### What to do
Can you render every line of the records below as a JSON list of strings, one string per line, with blank lines omitted?

(Stored entries)
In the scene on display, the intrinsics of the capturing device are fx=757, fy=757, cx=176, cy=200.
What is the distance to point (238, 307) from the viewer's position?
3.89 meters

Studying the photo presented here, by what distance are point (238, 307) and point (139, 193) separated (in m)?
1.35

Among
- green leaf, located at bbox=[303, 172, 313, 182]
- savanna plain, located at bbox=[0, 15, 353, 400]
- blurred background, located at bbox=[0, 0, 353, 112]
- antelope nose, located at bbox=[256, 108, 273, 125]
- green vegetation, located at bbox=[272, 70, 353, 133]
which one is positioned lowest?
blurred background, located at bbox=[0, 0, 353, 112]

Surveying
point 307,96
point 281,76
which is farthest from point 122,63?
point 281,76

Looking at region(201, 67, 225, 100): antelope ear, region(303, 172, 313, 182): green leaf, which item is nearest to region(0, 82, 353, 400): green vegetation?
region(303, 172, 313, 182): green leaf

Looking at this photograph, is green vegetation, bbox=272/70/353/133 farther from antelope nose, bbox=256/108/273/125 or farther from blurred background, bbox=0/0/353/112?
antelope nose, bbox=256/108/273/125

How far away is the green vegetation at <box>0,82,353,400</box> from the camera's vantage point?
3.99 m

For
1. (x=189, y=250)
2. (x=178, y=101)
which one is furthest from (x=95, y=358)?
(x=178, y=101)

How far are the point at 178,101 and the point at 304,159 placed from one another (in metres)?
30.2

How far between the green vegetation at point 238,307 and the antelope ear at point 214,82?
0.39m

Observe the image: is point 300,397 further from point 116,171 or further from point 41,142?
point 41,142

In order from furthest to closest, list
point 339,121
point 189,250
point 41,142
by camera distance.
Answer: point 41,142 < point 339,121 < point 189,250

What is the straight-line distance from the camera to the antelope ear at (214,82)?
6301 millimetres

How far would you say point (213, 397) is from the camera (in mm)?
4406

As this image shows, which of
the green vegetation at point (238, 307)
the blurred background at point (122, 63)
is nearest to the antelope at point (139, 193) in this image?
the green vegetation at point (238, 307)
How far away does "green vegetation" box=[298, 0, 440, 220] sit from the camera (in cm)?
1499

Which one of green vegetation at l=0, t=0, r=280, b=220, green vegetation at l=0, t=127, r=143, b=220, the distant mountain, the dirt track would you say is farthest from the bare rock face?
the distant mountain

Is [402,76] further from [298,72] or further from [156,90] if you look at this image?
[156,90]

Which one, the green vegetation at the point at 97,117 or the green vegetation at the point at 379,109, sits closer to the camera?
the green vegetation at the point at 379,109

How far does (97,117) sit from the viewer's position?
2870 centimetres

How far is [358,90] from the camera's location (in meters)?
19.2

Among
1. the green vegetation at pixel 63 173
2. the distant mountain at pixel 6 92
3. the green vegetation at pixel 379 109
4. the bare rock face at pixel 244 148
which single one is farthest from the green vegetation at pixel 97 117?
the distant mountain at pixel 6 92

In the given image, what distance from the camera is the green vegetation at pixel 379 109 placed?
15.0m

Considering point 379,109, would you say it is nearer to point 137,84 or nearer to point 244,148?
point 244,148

### Exercise result
[
  "In the scene on display, the intrinsics of the capturing device are fx=757, fy=757, cx=176, cy=200.",
  "What is the distance to point (238, 307) from the viewer's position?",
  "3.89 meters",
  "Studying the photo presented here, by what distance are point (238, 307) and point (139, 193) separated (in m)?",
  "1.35",
  "Among",
  "- green leaf, located at bbox=[303, 172, 313, 182]",
  "- savanna plain, located at bbox=[0, 15, 353, 400]",
  "- blurred background, located at bbox=[0, 0, 353, 112]",
  "- antelope nose, located at bbox=[256, 108, 273, 125]",
  "- green vegetation, located at bbox=[272, 70, 353, 133]",
  "which one is positioned lowest?",
  "blurred background, located at bbox=[0, 0, 353, 112]",
  "Surveying",
  "point 307,96",
  "point 281,76",
  "which is farthest from point 122,63?",
  "point 281,76",
  "Looking at region(201, 67, 225, 100): antelope ear, region(303, 172, 313, 182): green leaf, which item is nearest to region(0, 82, 353, 400): green vegetation?",
  "region(303, 172, 313, 182): green leaf",
  "Looking at this photograph, is green vegetation, bbox=272/70/353/133 farther from antelope nose, bbox=256/108/273/125 or farther from blurred background, bbox=0/0/353/112?",
  "antelope nose, bbox=256/108/273/125",
  "How far away is the green vegetation at <box>0,82,353,400</box> from the camera's vantage point?",
  "3.99 m",
  "For",
  "1. (x=189, y=250)",
  "2. (x=178, y=101)",
  "which one is furthest from (x=95, y=358)?",
  "(x=178, y=101)",
  "How far are the point at 178,101 and the point at 304,159 placed from one another (in metres)?",
  "30.2",
  "How far between the green vegetation at point 238,307 and the antelope ear at point 214,82?",
  "0.39m",
  "Observe the image: is point 300,397 further from point 116,171 or further from point 41,142?",
  "point 41,142",
  "In order from furthest to closest, list",
  "point 339,121",
  "point 189,250",
  "point 41,142",
  "by camera distance.",
  "Answer: point 41,142 < point 339,121 < point 189,250",
  "What is the straight-line distance from the camera to the antelope ear at (214,82)?",
  "6301 millimetres",
  "How far would you say point (213, 397) is from the camera (in mm)?",
  "4406",
  "As this image shows, which of",
  "the green vegetation at point (238, 307)",
  "the blurred background at point (122, 63)",
  "is nearest to the antelope at point (139, 193) in this image?",
  "the green vegetation at point (238, 307)",
  "How far away does \"green vegetation\" box=[298, 0, 440, 220] sit from the camera (in cm)?",
  "1499",
  "Which one of green vegetation at l=0, t=0, r=280, b=220, green vegetation at l=0, t=127, r=143, b=220, the distant mountain, the dirt track would you say is farthest from the bare rock face?",
  "the distant mountain",
  "Is [402,76] further from [298,72] or further from [156,90] if you look at this image?",
  "[156,90]",
  "Which one, the green vegetation at the point at 97,117 or the green vegetation at the point at 379,109, sits closer to the camera?",
  "the green vegetation at the point at 379,109",
  "How far does (97,117) sit from the viewer's position?",
  "2870 centimetres",
  "How far is [358,90] from the camera's location (in meters)?",
  "19.2",
  "Among",
  "1. the green vegetation at pixel 63 173",
  "2. the distant mountain at pixel 6 92",
  "3. the green vegetation at pixel 379 109",
  "4. the bare rock face at pixel 244 148",
  "which single one is farthest from the green vegetation at pixel 97 117?",
  "the distant mountain at pixel 6 92",
  "In the given image, what distance from the camera is the green vegetation at pixel 379 109 placed?",
  "15.0m",
  "Considering point 379,109, would you say it is nearer to point 137,84 or nearer to point 244,148?",
  "point 244,148"
]